Beitrag von strega » Mi 20. Jan 2016, 16:11

die Leute mit den künstlich geschaffenen Wüstenlandschaften haben wohl nicht so den Draht zur SV.... ich würd Depressionen kriegen mit einem hübschen schwarz-weiss geschotterten Vorgarten mit einem krüppeligen Bonsai in der Mitte.

ich seh mich nun absolut nicht als Sklavin des Gartens. Klar, irgendwas zu machen find ich immer wenn ich dort bin, aber dass ich mich immer mal ne halbe Stunde irgendwo gemütlich hinsetze in die Sonne oder im Sommer in den Schatten, das ist fester Bestandteil meines Unterhaltungsprogramms im Garten. Und wenn ich was tue heisst das ja nicht dass es keinen Spass machen muss :mrgreen:
Stress ist ja nun fast immer selbstgemacht... auch im Garten.

Mein Garten läuft ausserdem unter dem Thema Permakultur im nahen und weiten Sinne, gehackt wird nur am Anfang beim Anlegen eines Beetes für Gemüse, das in verdichtetem durchwurzelten Boden nicht klarkäme, ansonsten wächst selbst und säht sich manches danach selbst aus, ich lass möglichst den Boden überall bedeckt und schmeiss hier und da Mist drauf und Gründüngung und schneide die Bäume. Und giesse ein bis zweimal die Woche im Sommer durchdringend. Und das wars doch auch schon.

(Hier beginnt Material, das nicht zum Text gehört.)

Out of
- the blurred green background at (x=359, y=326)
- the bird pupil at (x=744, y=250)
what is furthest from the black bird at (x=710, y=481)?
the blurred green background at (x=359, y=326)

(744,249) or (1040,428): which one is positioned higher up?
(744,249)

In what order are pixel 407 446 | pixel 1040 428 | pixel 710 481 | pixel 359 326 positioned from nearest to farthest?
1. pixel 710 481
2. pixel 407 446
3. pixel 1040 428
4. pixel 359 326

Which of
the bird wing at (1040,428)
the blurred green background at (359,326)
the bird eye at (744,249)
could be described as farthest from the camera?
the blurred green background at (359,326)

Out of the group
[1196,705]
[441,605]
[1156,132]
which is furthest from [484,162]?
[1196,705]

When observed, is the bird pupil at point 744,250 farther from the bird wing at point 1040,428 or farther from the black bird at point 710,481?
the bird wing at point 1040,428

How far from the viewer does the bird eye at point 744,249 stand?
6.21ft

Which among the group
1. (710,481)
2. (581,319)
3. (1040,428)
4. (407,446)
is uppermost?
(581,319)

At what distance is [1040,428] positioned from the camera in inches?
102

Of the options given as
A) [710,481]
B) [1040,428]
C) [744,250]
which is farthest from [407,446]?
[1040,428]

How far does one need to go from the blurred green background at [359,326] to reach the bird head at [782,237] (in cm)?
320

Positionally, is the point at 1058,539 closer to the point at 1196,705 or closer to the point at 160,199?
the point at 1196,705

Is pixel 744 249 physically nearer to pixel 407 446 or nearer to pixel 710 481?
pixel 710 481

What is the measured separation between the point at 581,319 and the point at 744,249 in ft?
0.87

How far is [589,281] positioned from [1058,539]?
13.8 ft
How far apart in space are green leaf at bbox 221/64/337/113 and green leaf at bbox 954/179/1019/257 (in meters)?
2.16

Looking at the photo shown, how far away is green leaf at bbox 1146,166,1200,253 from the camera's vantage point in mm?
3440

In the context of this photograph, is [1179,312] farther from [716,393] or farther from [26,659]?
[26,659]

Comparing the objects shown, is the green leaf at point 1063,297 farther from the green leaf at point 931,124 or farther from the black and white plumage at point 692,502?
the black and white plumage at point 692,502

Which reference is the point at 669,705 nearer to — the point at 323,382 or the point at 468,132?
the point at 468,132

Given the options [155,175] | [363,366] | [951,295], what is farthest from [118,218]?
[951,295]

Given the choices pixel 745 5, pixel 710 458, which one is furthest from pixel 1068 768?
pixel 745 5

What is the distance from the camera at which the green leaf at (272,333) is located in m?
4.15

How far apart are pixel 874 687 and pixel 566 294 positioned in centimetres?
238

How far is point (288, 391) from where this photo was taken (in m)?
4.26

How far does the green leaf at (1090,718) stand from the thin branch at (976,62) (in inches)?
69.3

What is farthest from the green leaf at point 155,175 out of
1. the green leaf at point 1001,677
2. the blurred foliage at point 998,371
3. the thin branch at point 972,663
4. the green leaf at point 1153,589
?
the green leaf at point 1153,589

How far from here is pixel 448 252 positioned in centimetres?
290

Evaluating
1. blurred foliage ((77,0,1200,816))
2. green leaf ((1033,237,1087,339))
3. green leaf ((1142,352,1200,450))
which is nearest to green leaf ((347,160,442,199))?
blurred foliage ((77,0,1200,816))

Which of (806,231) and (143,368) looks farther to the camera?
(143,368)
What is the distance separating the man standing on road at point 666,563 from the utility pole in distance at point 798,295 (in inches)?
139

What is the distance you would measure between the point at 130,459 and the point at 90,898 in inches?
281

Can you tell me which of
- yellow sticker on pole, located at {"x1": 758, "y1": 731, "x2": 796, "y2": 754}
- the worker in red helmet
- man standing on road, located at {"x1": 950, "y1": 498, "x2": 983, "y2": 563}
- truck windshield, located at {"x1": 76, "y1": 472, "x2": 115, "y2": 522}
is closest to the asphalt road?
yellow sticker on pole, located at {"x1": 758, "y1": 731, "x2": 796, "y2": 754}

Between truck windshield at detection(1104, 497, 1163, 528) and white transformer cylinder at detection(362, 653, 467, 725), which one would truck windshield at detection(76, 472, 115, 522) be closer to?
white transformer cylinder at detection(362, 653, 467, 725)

Kann mir schon vorstellen dass es Leute gibt, die als Erwachsene allergisch auf Garten reagieren, weil Papa sie früher dahingehend getriezt hat. Aber vielleicht nutzen diese Leute ja die Chance, irgendwann sich dessen bewusst zu werden, dass Gartenarbeit nicht zwingend unbedingt was mit fehlgegangener autoritärer Erziehung zu tun hat, sondern auch noch ein paar hunderttausend schöne Seiten hat.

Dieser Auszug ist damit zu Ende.